[Stated exercise]
In every entry below, rename "image" to "photo" and reproduce each entry's text with no other changes. Leave the pictures out.

Begin Data for this task

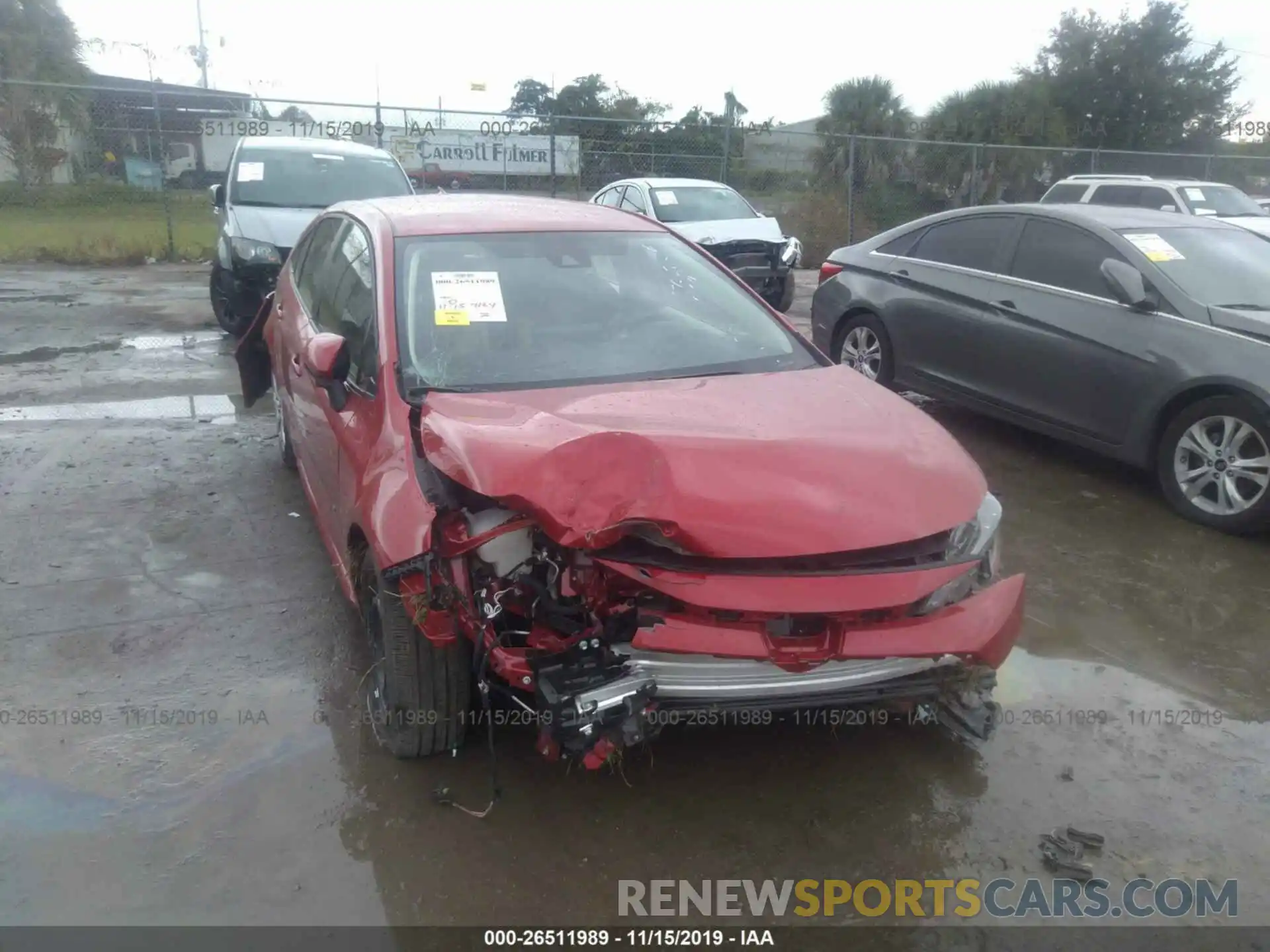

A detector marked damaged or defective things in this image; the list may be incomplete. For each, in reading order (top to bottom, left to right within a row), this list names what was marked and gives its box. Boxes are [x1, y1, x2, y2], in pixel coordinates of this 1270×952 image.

damaged headlight [235, 237, 284, 266]
crushed hood [231, 206, 325, 250]
crushed hood [665, 216, 782, 246]
damaged headlight [777, 236, 797, 266]
red damaged sedan [238, 191, 1026, 766]
crushed hood [421, 365, 985, 558]
damaged grille [591, 533, 954, 578]
damaged headlight [914, 492, 1000, 619]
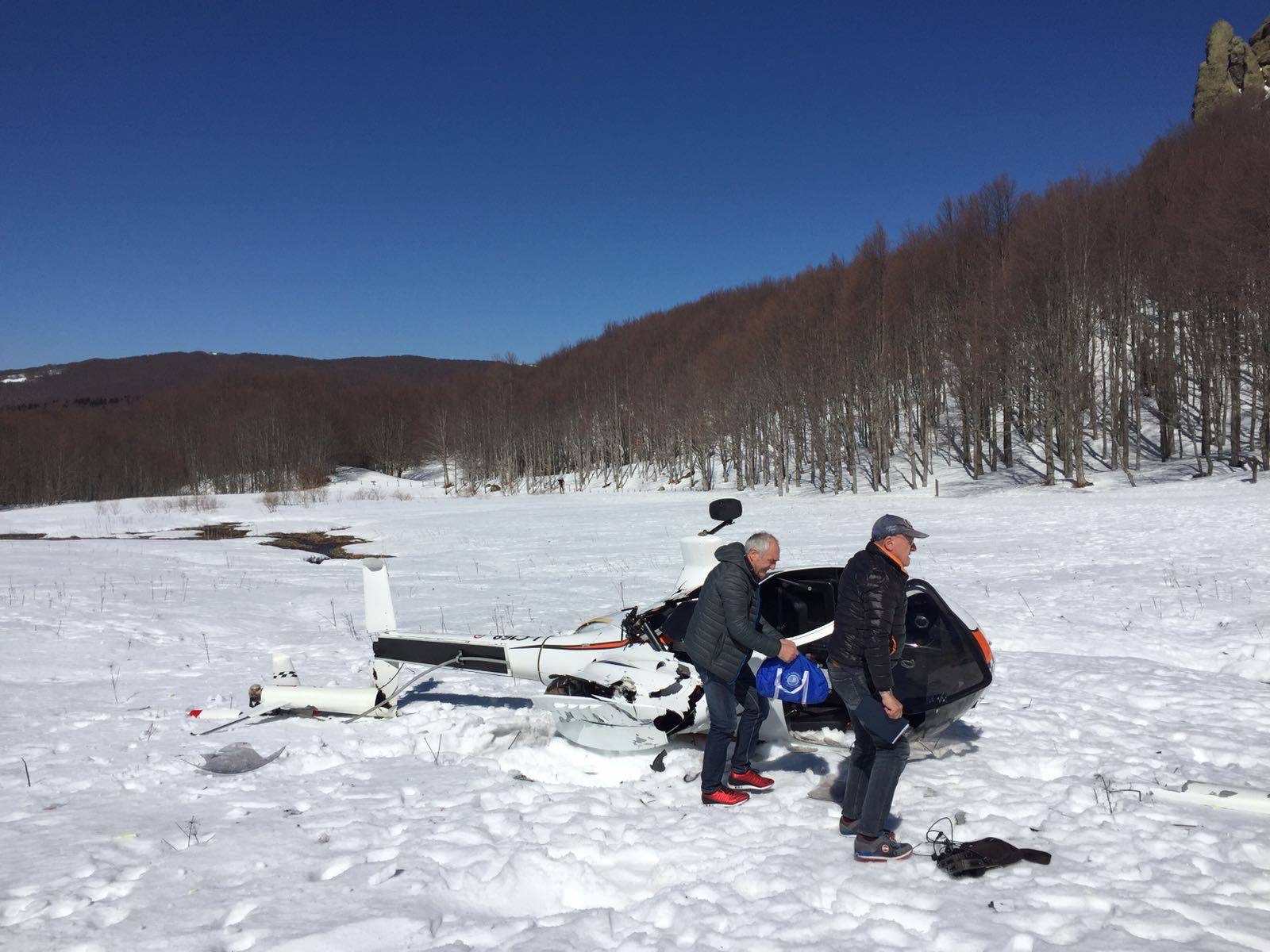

End Data for this task

[Completed exercise]
A detector marked damaged or defective things in this photo; the list may be incomplete. For each, in reading order (top to bottom, left to right within a row), this list names what was marked and gives its box. Boxes are [x1, y1, x2, y2], in pixel coordinates of this 1270×952 photo.

damaged headlight [235, 237, 284, 266]
crushed hood [231, 206, 325, 250]
crushed hood [665, 216, 782, 246]
damaged headlight [777, 236, 797, 266]
red damaged sedan [238, 191, 1026, 766]
crushed hood [421, 365, 985, 558]
damaged grille [591, 533, 954, 578]
damaged headlight [914, 492, 1000, 619]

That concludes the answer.